PM: In the beautifully written essay ‘Departure’, you talk about the fact that you have photographs you like for reasons you have come to distrust. And the thing that makes you stand out as a photojournalist is the fact that (as Rory Bester says in the DaimlerChrysler catalogue) your aesthetic form and political (or ethical) content are at times seamless. You manage to produce exceedingly beautiful images where the content is never overshadowed by the visual treatment or composition. Is this something that comes naturally to you, or is it something that you actively try to achieve?

GT: It is something that comes naturally I suppose. At the same time, the aesthetic is gleaned from all manner or sources, converging in an approach and and then a moment. But the obscure provenance of this aesthetic (coupled with the relatively mechanical process of image production) is a cause of concern and sometimes distrust. The verisimilitude of photojournalism often exudes certainty without the subtlety of doubt and degree of introspection that is crucial in establishing an author’s bona fides.

PM: At the same time you admit to capturing the ‘worthy moment’, which also points to all the countless moments of truth which go undocumented. Are there any photographs you have taken, which beyond the notion of looking for the photographic moment, have amounted to a visual lie?

GT: Yes, but I won’t tell you which ones! Perhaps in this context there are no lies, but then there is no truth either.

PM: I was told that you used a tripod for your Jozi images. Which implies both that you were sufficiently at ease to use a tripod in a city where at least one photographer has been killed for his equipment, and also that your subjects were comfortable with being photographed by you. So I’d like to know how long you spent with your subjects before you took the pictures. Did you get to know them at all, or is this simply further evidence of the gift you have as a photographer?
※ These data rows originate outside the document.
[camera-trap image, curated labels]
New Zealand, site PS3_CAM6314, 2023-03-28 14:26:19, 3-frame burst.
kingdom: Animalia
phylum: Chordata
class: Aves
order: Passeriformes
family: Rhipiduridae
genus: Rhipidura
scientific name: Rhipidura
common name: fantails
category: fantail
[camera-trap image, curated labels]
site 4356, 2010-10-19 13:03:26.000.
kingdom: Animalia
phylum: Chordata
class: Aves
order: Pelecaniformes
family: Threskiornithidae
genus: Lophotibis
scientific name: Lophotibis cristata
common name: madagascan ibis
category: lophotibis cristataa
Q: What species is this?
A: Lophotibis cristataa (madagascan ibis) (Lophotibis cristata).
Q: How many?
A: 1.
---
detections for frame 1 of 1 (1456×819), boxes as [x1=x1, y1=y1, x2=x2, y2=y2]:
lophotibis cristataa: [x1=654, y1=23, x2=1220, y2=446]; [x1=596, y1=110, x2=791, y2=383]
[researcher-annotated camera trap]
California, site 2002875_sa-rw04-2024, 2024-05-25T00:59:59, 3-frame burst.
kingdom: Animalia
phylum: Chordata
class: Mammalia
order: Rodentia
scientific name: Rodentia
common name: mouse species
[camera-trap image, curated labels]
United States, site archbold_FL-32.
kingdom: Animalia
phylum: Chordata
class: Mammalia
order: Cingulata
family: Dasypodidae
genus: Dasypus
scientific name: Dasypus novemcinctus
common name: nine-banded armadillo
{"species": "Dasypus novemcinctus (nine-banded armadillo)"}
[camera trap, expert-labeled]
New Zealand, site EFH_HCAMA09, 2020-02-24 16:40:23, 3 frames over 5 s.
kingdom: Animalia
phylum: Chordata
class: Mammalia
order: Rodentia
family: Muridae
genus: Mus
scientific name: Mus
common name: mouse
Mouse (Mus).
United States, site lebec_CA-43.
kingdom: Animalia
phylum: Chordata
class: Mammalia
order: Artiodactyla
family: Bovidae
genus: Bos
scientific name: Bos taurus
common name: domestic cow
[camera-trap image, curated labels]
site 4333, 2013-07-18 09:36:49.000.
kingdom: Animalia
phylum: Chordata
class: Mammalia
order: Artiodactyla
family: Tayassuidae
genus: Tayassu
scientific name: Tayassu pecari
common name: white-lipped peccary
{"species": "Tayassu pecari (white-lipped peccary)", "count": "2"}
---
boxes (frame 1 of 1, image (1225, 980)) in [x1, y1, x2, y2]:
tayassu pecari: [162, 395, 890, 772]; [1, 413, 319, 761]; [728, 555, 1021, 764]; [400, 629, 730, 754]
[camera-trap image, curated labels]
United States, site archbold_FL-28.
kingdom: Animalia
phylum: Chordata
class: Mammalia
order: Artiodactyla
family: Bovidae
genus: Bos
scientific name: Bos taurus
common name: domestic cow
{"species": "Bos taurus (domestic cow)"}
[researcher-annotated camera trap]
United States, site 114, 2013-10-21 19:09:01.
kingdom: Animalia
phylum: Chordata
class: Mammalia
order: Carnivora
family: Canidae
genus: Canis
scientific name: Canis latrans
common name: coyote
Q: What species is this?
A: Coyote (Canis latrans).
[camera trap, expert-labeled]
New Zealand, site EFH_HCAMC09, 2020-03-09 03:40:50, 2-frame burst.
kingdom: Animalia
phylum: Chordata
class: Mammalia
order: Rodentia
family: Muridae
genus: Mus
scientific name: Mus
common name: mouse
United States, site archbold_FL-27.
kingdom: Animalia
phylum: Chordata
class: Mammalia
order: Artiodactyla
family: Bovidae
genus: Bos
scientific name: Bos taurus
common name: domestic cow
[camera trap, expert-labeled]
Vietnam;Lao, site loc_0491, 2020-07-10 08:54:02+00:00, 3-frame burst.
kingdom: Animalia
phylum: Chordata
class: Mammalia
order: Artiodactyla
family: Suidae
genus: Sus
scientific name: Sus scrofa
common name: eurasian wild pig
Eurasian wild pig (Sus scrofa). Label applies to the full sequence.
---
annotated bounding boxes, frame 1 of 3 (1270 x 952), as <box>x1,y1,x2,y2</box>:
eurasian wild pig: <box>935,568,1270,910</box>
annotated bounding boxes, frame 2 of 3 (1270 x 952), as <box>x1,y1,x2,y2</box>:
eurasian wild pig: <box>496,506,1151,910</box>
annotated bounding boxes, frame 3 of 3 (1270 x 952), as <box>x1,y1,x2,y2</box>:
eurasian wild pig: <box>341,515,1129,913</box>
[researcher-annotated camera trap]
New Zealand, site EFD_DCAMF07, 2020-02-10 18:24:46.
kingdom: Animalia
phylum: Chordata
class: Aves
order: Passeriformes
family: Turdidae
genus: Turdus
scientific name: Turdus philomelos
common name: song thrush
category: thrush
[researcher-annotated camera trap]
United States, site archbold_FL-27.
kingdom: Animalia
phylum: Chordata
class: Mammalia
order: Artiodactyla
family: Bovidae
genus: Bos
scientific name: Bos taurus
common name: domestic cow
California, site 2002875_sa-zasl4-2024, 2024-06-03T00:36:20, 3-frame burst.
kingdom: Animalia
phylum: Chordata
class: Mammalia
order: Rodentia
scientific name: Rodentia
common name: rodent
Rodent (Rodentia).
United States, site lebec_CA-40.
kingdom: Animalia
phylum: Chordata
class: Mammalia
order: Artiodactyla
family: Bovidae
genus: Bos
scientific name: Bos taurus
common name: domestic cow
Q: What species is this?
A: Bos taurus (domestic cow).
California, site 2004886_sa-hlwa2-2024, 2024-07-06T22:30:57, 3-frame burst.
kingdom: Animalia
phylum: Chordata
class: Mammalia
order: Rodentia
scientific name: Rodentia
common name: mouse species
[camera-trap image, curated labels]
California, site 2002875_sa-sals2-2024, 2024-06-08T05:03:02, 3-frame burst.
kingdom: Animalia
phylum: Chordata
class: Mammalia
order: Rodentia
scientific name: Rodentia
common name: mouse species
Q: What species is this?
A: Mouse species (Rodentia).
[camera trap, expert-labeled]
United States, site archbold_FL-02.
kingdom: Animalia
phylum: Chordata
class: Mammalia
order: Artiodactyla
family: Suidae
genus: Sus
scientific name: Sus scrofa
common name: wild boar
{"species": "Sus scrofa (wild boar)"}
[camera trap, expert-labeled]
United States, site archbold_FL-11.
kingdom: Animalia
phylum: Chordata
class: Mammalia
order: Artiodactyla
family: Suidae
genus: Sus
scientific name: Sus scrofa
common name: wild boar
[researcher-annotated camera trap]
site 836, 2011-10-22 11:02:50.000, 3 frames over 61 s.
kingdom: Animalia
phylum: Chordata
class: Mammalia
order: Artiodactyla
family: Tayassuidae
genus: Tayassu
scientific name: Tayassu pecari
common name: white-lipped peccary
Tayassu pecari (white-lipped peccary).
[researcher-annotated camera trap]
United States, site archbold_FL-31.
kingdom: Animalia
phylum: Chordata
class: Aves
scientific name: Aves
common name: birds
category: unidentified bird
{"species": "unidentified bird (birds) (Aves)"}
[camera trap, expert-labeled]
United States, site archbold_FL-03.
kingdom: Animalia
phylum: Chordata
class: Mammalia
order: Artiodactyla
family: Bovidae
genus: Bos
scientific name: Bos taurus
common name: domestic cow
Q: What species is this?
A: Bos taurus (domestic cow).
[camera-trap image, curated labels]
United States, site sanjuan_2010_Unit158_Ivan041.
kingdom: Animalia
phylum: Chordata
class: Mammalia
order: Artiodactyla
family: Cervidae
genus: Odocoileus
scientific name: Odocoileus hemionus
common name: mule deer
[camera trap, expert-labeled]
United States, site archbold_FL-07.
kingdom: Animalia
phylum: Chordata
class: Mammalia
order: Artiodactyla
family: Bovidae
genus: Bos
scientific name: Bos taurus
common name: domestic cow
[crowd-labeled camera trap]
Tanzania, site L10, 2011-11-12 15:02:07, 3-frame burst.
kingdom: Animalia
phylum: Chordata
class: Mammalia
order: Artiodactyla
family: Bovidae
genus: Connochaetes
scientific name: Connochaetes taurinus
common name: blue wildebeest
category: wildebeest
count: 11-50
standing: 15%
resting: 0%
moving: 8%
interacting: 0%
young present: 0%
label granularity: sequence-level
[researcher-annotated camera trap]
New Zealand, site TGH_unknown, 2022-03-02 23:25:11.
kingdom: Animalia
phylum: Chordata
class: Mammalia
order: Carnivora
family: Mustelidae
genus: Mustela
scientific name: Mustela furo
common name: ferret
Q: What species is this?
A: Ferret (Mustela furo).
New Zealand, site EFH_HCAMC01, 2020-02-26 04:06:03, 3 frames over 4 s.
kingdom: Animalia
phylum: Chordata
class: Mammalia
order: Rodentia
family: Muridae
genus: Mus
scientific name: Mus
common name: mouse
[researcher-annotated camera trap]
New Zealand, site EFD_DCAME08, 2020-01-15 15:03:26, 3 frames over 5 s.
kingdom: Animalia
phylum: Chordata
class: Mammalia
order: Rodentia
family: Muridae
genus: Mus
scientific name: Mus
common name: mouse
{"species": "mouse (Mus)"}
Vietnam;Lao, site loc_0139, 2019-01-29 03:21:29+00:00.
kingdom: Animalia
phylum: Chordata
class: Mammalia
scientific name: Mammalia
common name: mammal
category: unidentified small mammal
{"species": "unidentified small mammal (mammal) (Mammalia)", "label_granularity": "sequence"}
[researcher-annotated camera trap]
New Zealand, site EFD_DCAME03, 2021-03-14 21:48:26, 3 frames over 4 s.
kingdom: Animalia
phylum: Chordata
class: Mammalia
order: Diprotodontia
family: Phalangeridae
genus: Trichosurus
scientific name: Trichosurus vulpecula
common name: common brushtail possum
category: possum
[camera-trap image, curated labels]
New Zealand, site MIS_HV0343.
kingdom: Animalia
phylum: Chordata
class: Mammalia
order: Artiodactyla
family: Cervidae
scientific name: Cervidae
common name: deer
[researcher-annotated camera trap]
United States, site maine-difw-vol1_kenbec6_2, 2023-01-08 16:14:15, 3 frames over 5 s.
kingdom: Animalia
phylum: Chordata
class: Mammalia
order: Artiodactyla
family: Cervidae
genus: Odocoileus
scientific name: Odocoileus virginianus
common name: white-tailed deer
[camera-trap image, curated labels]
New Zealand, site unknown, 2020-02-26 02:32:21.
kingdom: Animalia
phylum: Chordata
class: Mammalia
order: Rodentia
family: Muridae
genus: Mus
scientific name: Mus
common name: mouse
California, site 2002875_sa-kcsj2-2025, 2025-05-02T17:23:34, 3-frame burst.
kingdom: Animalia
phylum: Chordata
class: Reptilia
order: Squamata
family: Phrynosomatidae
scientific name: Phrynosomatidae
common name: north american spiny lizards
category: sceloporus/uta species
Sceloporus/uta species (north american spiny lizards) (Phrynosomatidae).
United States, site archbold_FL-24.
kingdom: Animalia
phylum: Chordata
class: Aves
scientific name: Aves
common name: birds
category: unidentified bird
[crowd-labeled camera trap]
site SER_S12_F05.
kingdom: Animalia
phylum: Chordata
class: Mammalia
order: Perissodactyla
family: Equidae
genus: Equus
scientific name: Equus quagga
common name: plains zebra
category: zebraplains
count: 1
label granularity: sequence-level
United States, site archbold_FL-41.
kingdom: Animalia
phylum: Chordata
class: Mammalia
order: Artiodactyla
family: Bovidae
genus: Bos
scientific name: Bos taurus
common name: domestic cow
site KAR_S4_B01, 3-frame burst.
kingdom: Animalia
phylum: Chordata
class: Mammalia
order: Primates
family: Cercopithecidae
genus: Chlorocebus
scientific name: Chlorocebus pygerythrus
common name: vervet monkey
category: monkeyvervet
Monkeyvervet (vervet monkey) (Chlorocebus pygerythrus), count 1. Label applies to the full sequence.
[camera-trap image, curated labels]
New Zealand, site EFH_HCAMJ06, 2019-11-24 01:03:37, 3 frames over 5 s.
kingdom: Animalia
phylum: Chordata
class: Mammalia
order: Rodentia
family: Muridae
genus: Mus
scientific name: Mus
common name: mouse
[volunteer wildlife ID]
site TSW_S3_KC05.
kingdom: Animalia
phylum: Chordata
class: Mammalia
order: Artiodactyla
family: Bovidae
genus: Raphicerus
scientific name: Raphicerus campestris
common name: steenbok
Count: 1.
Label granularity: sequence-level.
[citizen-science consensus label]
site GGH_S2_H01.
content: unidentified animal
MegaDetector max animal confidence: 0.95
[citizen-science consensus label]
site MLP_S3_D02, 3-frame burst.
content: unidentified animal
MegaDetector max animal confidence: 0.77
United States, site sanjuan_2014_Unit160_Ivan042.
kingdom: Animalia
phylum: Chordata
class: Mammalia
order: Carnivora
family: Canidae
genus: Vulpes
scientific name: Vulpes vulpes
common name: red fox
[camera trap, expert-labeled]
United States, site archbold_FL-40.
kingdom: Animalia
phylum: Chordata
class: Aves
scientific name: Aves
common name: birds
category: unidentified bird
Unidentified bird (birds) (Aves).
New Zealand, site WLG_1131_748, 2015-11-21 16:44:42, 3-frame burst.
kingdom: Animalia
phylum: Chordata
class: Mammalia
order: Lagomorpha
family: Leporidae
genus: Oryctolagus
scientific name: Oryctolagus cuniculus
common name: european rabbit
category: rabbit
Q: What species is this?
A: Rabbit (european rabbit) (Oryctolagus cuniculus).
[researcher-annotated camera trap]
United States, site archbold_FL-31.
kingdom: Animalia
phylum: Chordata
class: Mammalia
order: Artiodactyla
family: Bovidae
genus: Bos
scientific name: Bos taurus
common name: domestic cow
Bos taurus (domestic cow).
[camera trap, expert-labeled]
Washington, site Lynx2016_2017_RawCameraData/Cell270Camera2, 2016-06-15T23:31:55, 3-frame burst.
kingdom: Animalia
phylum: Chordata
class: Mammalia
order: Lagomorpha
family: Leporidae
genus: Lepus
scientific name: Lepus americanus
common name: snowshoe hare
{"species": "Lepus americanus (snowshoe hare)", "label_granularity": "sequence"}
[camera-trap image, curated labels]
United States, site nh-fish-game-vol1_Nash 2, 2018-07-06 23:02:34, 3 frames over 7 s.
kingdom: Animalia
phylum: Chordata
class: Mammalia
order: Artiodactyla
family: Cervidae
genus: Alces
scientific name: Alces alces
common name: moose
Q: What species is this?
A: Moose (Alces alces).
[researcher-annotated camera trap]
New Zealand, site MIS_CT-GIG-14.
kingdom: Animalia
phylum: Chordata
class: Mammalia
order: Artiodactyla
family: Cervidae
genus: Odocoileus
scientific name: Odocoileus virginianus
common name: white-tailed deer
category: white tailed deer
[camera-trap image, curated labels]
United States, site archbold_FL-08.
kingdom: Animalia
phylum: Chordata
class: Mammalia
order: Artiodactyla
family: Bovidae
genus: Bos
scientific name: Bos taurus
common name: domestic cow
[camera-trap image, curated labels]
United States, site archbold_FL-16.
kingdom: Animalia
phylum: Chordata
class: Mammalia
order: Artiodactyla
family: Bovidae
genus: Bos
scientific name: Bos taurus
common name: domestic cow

GT: Time with the subjects differed. Most of the time it was a lengthy process of going through a committee in the building and then meeting individuals. Whom I would visit a few times, they’d get used to me hanging around, would often invite me to take photographs. I was working with someone who knew the city pretty well. He’d introduce me and people would decide: ja, well, fine, he seems ok, or, no. On a few occasions I was shown the door quite smartly.

PM: Finally, an element of your work that is important to me is the fact that you usually supply the actual names of your subject. This is extremely unusual in the canon of photojournalism where people are more normally reduced to mere faces, almost incidental reflections in the waters of history. Is this an important part of your work for you? Renate Wiehager talks about the fact that your striking individualisation lifts your subjects outs of the anonymous stream of history. I think its an extremely accurate statement but is it one with which you agree, and is this something you actively try to achieve?

GT: I got to know a little bit most of the people photographed and so taking their names down was not difficult, and I made a point of it when it seemed natural. We’re all in the anonymous stream of history really, so it is more of an attempt to lend some dignity to a difficult and intrusive process.